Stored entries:
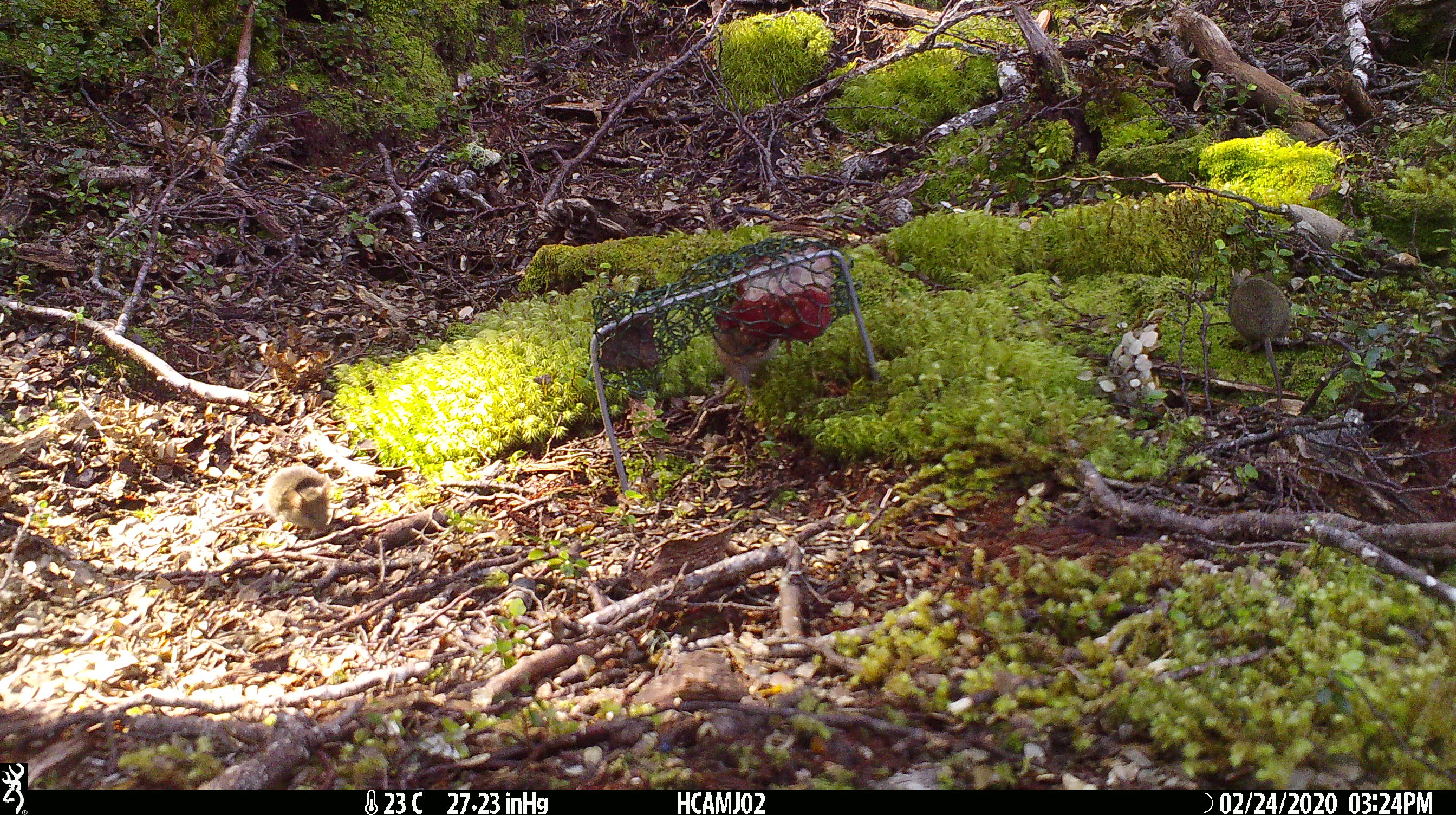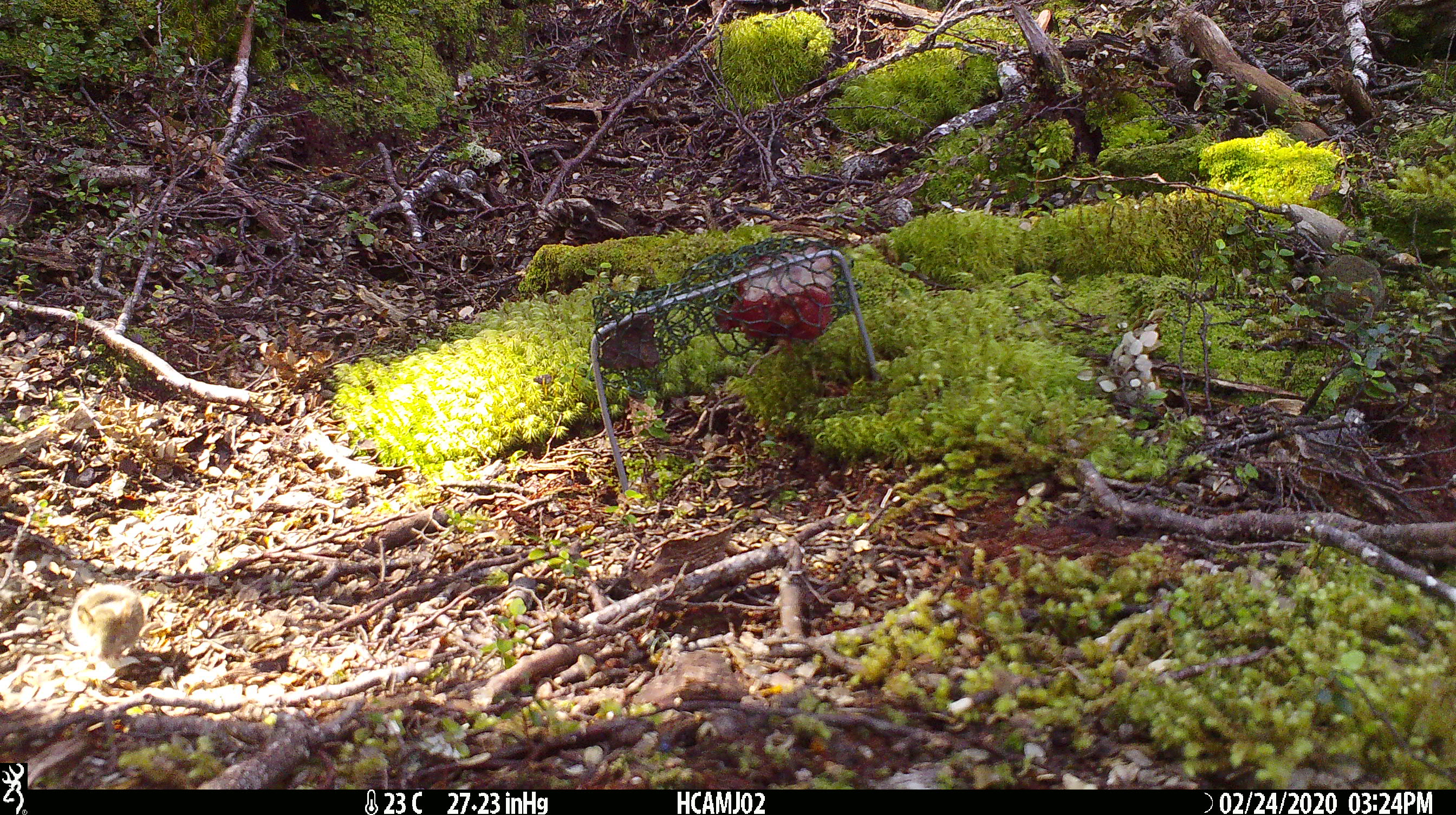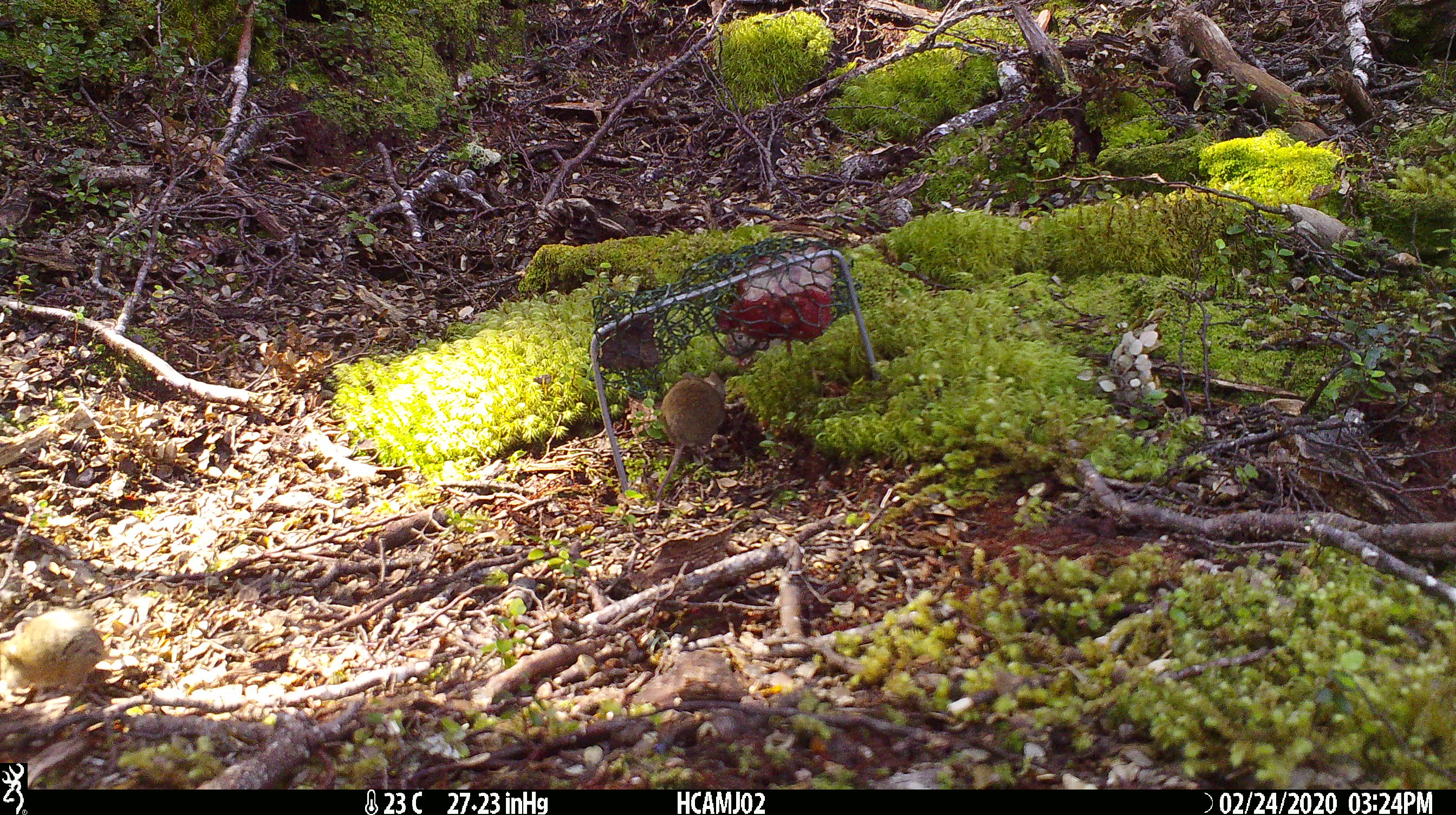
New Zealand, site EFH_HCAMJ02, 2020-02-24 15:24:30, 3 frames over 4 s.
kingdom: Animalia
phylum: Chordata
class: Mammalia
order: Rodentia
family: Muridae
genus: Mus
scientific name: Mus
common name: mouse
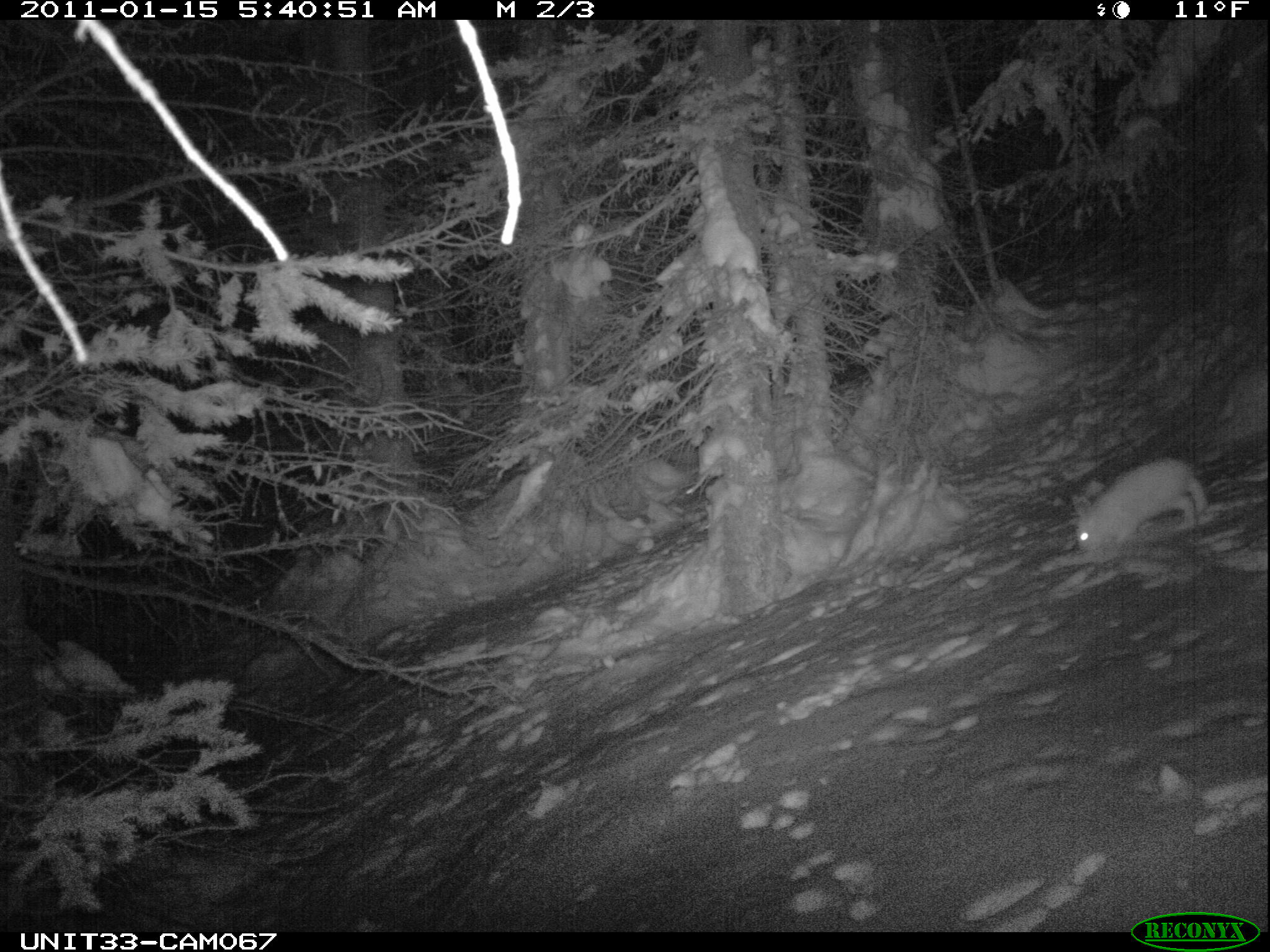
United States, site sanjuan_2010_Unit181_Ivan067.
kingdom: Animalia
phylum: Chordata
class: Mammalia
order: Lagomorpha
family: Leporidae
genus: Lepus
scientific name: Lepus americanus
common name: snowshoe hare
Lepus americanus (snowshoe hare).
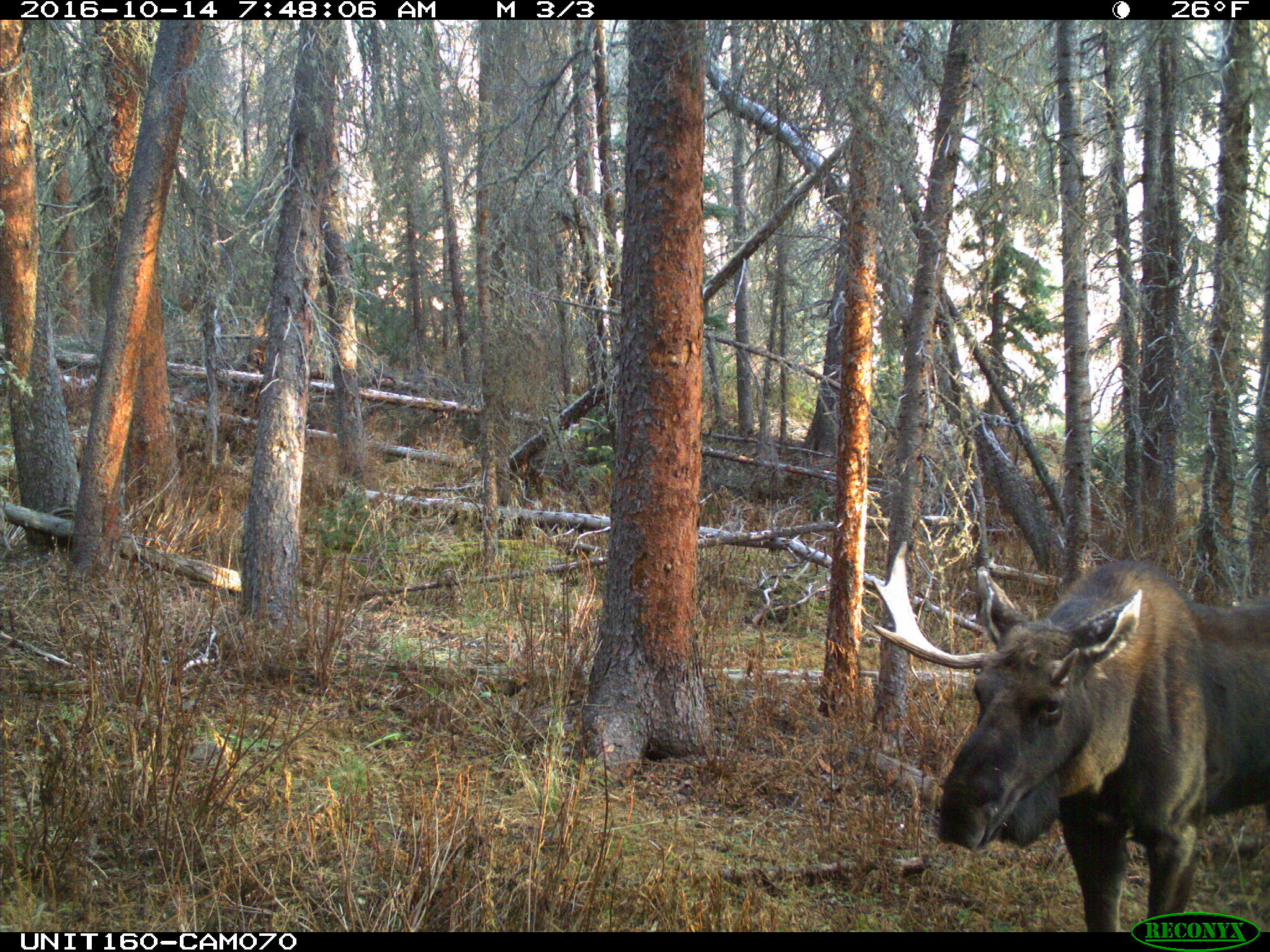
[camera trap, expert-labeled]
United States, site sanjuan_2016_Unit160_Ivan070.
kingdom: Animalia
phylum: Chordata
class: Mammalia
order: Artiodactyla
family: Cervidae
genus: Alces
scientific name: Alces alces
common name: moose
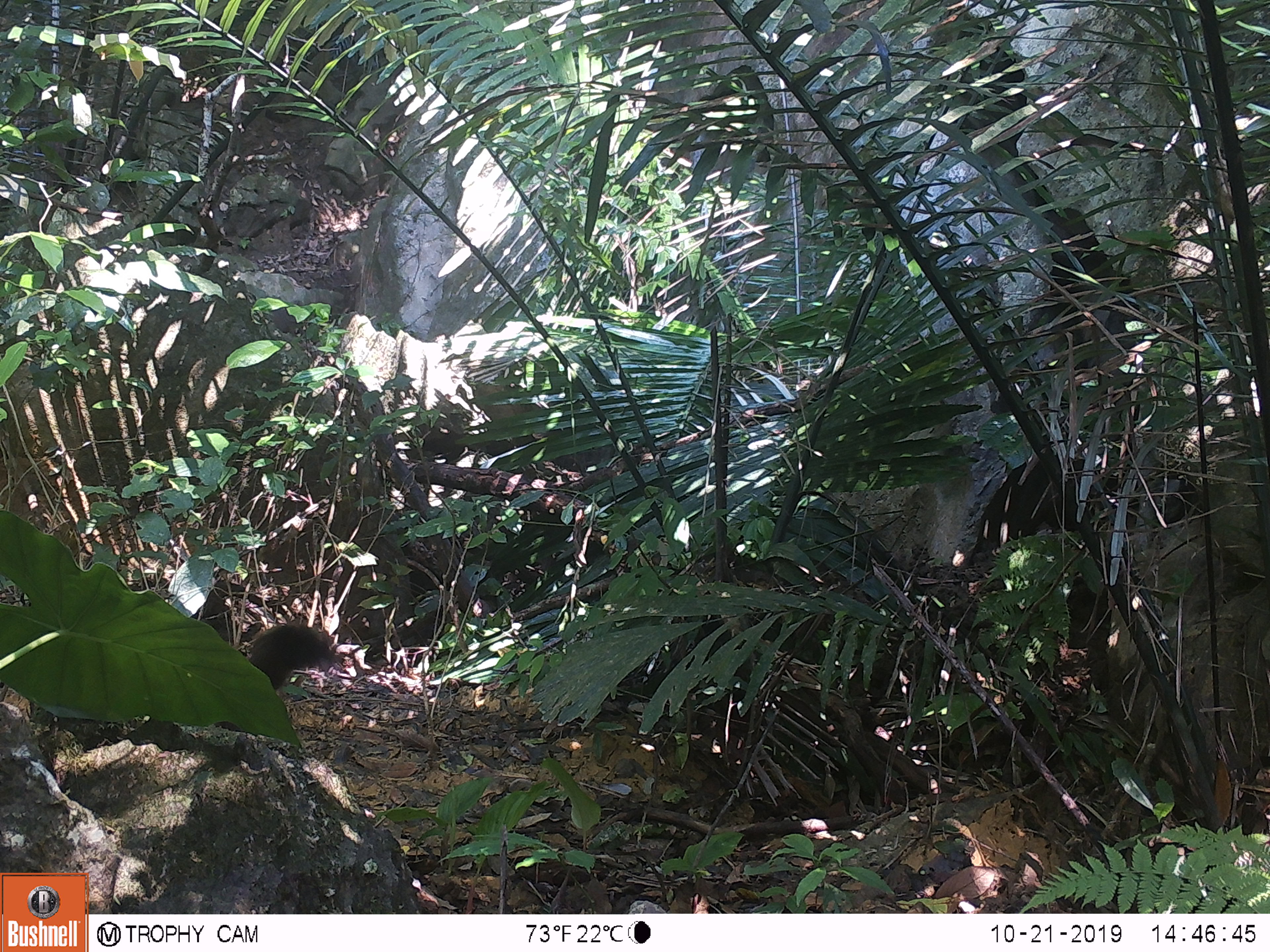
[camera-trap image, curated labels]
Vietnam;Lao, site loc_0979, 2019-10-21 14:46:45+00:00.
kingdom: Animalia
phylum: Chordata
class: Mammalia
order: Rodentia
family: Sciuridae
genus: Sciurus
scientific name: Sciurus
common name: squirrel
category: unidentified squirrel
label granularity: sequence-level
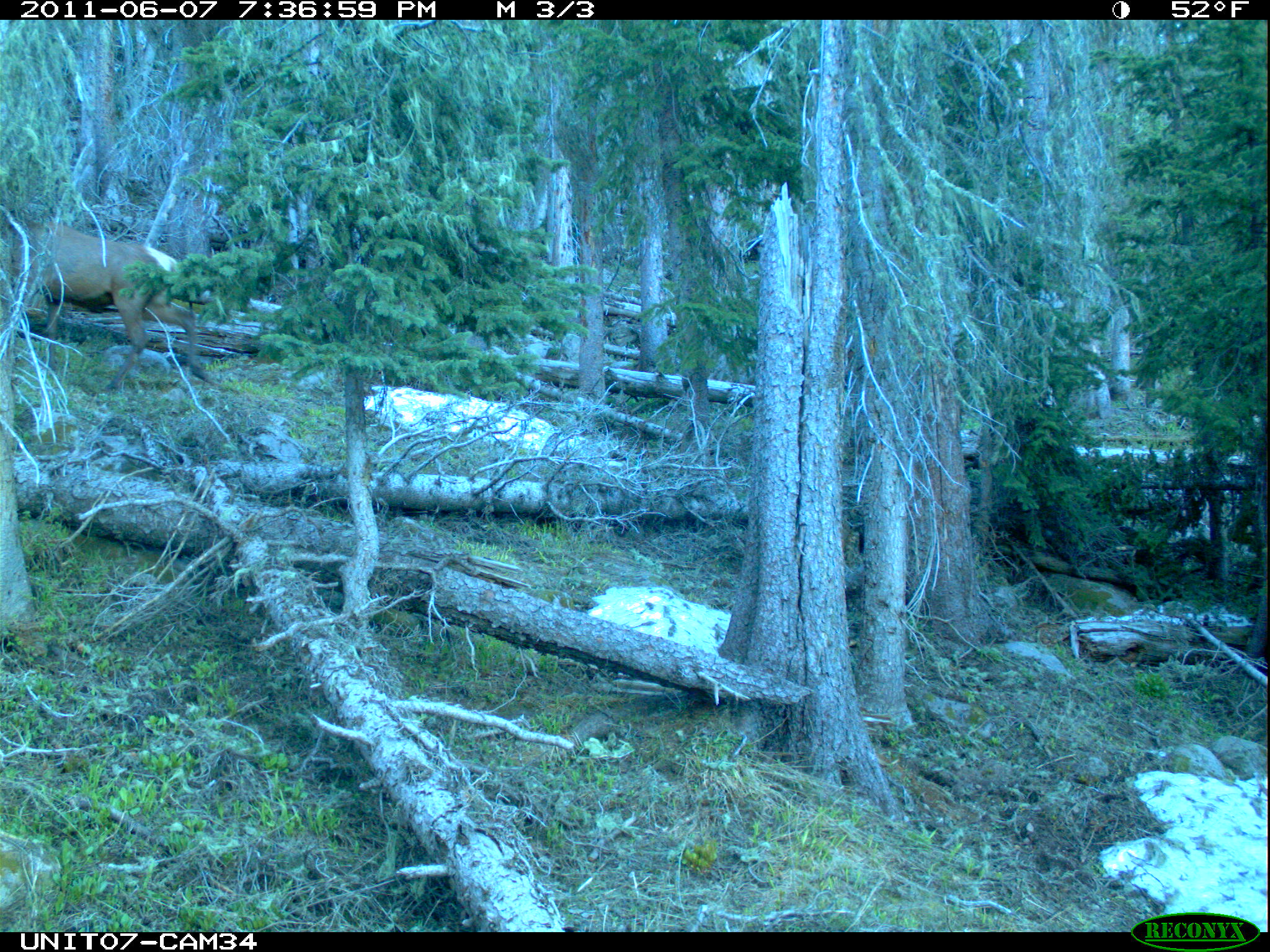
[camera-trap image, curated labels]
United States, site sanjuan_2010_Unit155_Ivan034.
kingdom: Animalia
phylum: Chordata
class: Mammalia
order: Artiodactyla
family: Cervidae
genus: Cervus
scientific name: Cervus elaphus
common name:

▶ [Problem to work on]:
Copy the entries above faithfully and omit every image.

▶ [Task response]:
New Zealand, site EFH_HCAMJ02, 2020-02-24 15:24:30, 3 frames over 4 s.
kingdom: Animalia
phylum: Chordata
class: Mammalia
order: Rodentia
family: Muridae
genus: Mus
scientific name: Mus
common name: mouse
United States, site sanjuan_2010_Unit181_Ivan067.
kingdom: Animalia
phylum: Chordata
class: Mammalia
order: Lagomorpha
family: Leporidae
genus: Lepus
scientific name: Lepus americanus
common name: snowshoe hare
Lepus americanus (snowshoe hare).
[camera trap, expert-labeled]
United States, site sanjuan_2016_Unit160_Ivan070.
kingdom: Animalia
phylum: Chordata
class: Mammalia
order: Artiodactyla
family: Cervidae
genus: Alces
scientific name: Alces alces
common name: moose
[camera-trap image, curated labels]
Vietnam;Lao, site loc_0979, 2019-10-21 14:46:45+00:00.
kingdom: Animalia
phylum: Chordata
class: Mammalia
order: Rodentia
family: Sciuridae
genus: Sciurus
scientific name: Sciurus
common name: squirrel
category: unidentified squirrel
label granularity: sequence-level
[camera-trap image, curated labels]
United States, site sanjuan_2010_Unit155_Ivan034.
kingdom: Animalia
phylum: Chordata
class: Mammalia
order: Artiodactyla
family: Cervidae
genus: Cervus
scientific name: Cervus elaphus
common name:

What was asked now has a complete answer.